Além disso, cerca de 80% das pessoas presas em flagrante durante a pandemia
ingressaram no sistema prisional sem que a Justiça fosse informada sobre eventuais sintomas manifestados pelos presos, sobre exposição deles ao vírus ou se pertenciam a grupos de risco mais vulneráveis à Covid-19.
“Logo no início da pandemia, quando eles ficaram sabendo dos riscos e antes de qualquer medida do governo, os próprios presos pediram para não receber mais visitas. A gente ficou bem chocado porque esse é o direito pelo qual eles mais lutam. Quando tem qualquer problema que exige punição aqui, a gente ameaça tirar as visitas. Dessa vez partiu deles”, conta Gustavo Farias, agente penitenciário no interior pernambucano. De acordo com o Depen, o Nordeste é a região mais atingida pela doença no país.
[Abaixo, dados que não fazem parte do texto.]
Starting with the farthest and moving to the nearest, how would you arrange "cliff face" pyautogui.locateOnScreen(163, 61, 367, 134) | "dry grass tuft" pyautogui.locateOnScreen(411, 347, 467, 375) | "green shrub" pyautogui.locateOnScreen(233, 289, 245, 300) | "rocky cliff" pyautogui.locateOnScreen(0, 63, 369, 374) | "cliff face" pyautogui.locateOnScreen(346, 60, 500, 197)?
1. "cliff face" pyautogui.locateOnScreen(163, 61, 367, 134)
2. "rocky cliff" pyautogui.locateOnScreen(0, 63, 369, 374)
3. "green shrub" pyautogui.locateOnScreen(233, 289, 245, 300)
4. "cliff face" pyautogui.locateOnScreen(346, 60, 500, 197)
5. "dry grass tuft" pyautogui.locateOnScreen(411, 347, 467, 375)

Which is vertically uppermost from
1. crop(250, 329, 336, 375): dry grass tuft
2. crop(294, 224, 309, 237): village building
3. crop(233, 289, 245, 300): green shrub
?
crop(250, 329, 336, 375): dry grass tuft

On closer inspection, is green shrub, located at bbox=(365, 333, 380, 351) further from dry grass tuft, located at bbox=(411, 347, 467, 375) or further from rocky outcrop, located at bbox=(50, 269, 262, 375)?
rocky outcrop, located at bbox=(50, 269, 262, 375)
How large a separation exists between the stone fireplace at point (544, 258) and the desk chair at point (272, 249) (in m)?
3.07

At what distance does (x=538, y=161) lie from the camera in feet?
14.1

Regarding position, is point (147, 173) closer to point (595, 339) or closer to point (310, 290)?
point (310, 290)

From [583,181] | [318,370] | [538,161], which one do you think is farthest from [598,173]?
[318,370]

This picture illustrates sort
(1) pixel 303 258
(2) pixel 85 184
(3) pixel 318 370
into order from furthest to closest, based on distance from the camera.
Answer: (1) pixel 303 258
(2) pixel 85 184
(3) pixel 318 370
Já no interior paulista, o psicólogo Fernando Abreu*, que desde 1993 trabalha em ações de ressocialização na mesma unidade penitenciária, diz que a saúde mental dos pacientes também está abalada. “Ontem eu precisei atender um reeducando em crise aguda de ansiedade. Não é um problema raro entre eles, mas desta vez ele tinha medo de se infectar. Não queria sair da cela ou fazer atividades, pois estava com medo do vírus”, conta o profissional.
Fernando também explica que, quando um dos presos apresenta sintomas da Covid-19, a cela inteira precisa ficar isolada, o que significa cerca de 14 dias sem banho de sol ou qualquer atividade, agravando a tensão da crise. “Eles querem saber quando vão poder receber visitas, perguntam sobre a descoberta da vacina. Todos nós estamos assim, né? Todo mundo tem medo. Mas entre os presos tudo é pior”, finaliza o psicólogo.
*Os nomes foram trocados a pedido dos entrevistados.